Author : Brian P. Owensby
Publisher : Stanford University Press
Page : 513 pages
File Size : 28,81 MB
Release : 2021-12-21
Category : History
ISBN : 1503628345
In the centuries before Europeans crossed the Atlantic, social and material relations among the indigenous Guaraní people of present-day Paraguay were based on reciprocal gift-giving. But the Spanish and Portuguese newcomers who arrived in the sixteenth century seemed interested in the Guaraní only to advance their own interests, either through material exchange or by getting the Guaraní to serve them. This book tells the story of how Europeans felt empowered to pursue individual gain in the New World, and how the Guaraní people confronted this challenge to their very way of being. Although neither Guaraní nor Europeans were positioned to grasp the larger meaning of the moment, their meeting was part of a global sea change in human relations and the nature of economic exchange. Brian P. Owensby uses the centuries-long encounter between Europeans and the indigenous people of South America to reframe the notion of economic gain as a historical development rather than a matter of human nature. Owensby argues that gain—the pursuit of individual, material self-interest—must be understood as a global development that transformed the lives of Europeans and non-Europeans, wherever these two encountered each other in the great European expansion spanning the sixteenth to nineteenth centuries.

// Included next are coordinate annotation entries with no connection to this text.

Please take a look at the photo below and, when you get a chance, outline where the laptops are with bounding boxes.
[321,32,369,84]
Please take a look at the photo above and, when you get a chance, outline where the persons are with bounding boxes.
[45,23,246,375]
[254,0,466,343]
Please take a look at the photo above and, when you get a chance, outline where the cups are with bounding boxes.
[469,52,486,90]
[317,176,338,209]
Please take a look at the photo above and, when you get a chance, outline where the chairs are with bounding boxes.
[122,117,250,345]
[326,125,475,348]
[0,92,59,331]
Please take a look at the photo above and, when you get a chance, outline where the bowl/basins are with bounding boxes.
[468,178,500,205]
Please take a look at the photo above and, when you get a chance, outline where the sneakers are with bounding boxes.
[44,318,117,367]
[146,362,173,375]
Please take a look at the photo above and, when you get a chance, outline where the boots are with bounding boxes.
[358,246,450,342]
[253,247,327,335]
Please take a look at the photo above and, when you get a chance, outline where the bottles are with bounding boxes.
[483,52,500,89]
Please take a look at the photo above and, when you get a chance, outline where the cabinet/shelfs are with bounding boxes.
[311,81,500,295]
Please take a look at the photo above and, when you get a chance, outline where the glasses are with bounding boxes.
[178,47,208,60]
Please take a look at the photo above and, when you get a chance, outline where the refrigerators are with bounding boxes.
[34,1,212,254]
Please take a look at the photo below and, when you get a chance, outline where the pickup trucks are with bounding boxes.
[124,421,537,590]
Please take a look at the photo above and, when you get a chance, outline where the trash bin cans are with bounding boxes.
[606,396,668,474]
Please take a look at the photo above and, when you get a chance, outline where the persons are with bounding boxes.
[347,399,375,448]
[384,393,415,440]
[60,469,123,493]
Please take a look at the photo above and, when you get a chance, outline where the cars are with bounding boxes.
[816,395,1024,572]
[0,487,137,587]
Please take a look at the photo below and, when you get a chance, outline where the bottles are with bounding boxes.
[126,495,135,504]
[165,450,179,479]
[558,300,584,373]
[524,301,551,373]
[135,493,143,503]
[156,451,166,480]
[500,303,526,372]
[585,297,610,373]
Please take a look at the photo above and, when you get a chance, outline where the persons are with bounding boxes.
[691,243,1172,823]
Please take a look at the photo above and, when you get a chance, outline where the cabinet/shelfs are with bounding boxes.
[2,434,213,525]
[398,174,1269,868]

Author : Massimo Livi Bacci
Publisher : Polity
Page : 367 pages
File Size : 25,42 MB
Release : 2008-01-08
Category : History
ISBN : 074564001X
The author shows how not only the 'imported' diseases but also a series of economic and social factors played a role in the disastrous decline on the native populations in the Americas.
Author : Charles A. Washburn
Publisher : BoD – Books on Demand
Page : 597 pages
File Size : 28,91 MB
Release : 2023-03-06
Category : Fiction
ISBN : 3382126990
Reprint of the original, first published in 1871. The publishing house Anatiposi publishes historical books as reprints. Due to their age, these books may have missing pages or inferior quality. Our aim is to preserve these books and make them available to the public so that they do not get lost.